Understanding Catastrophic Forgetting and Remembering in Continual Learning with Optimal Relevance Mapping
Prakhar Kaushik, Alex Gain, Adam Kortylewski, Alan Yuille
TL;DR
The paper addresses catastrophic forgetting and catastrophic remembering in strict continual learning by introducing Relevance Mapping Networks (RMNs) that learn per-task binary relevance masks to create an optimal overlap of network parameters without data replay. Grounded in the Optimal Overlap Hypothesis, RMNs gate weights to preserve prior knowledge while adapting to new tasks, achieving state-of-the-art results on standard benchmarks. They also demonstrate unsupervised capabilities for detecting new tasks and inferring task identity without labeled task information, extending the approach to catastrophic remembering. This work offers a practical, memory-free solution for continual learning that maintains discriminability across tasks and enables task discovery in dynamic environments.
Abstract
Catastrophic forgetting in neural networks is a significant problem for continual learning. A majority of the current methods replay previous data during training, which violates the constraints of an ideal continual learning system. Additionally, current approaches that deal with forgetting ignore the problem of catastrophic remembering, i.e. the worsening ability to discriminate between data from different tasks.
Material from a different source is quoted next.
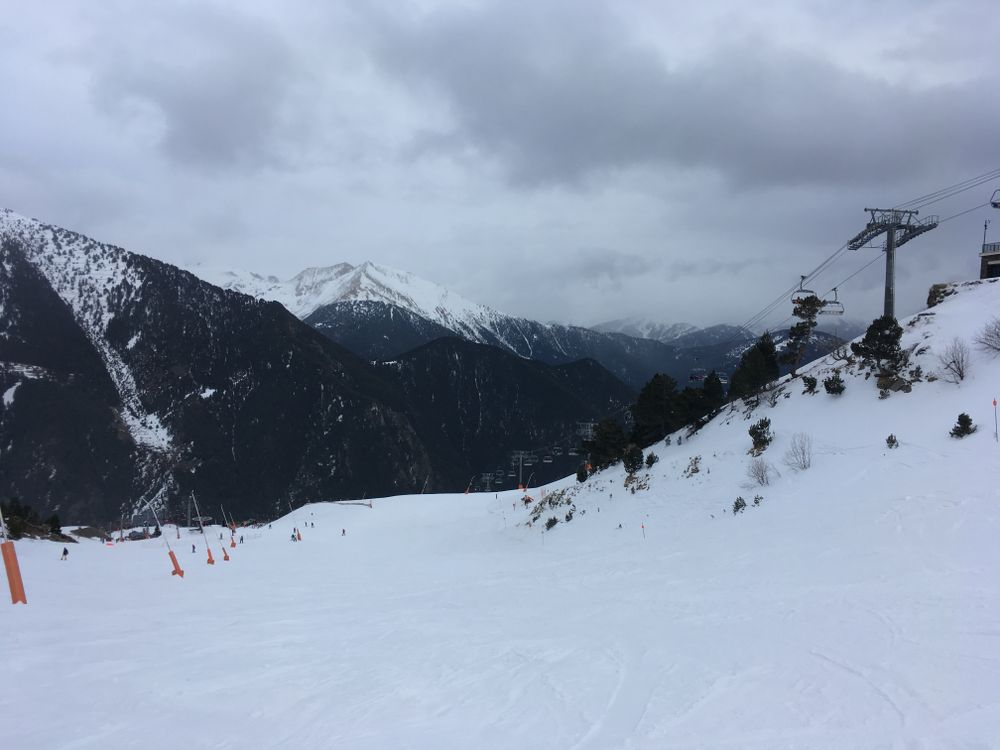 Cloudy skies while skiing down Les Fonts and temperatures dropping to -6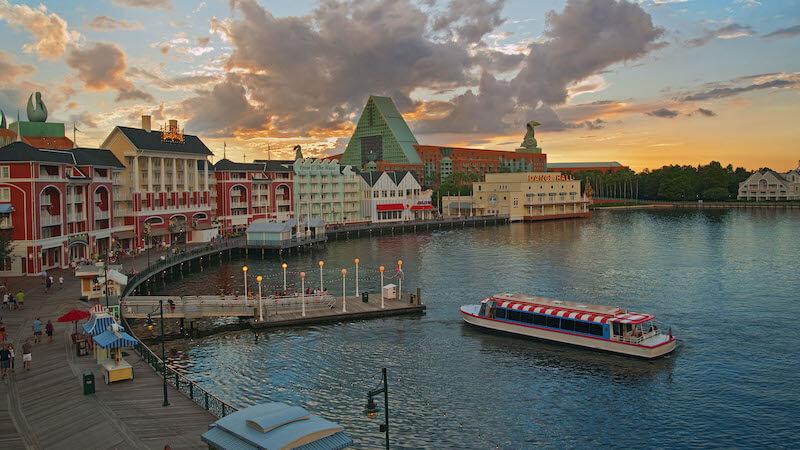 Passear de barco pela Disney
In our work, we introduce Relevance Mapping Networks (RMNs) which are inspired by the Optimal Overlap Hypothesis. The mappings reflects the relevance of the weights for the task at hand by assigning large weights to essential parameters. We show that RMNs learn an optimized representational overlap that overcomes the twin problem of catastrophic forgetting and remembering. Our approach achieves state-of-the-art performance across all common continual learning datasets, even significantly outperforming data replay methods while not violating the constraints for an ideal continual learning system. Moreover, RMNs retain the ability to detect data from new tasks in an unsupervised manner, thus proving their resilience against catastrophic remembering.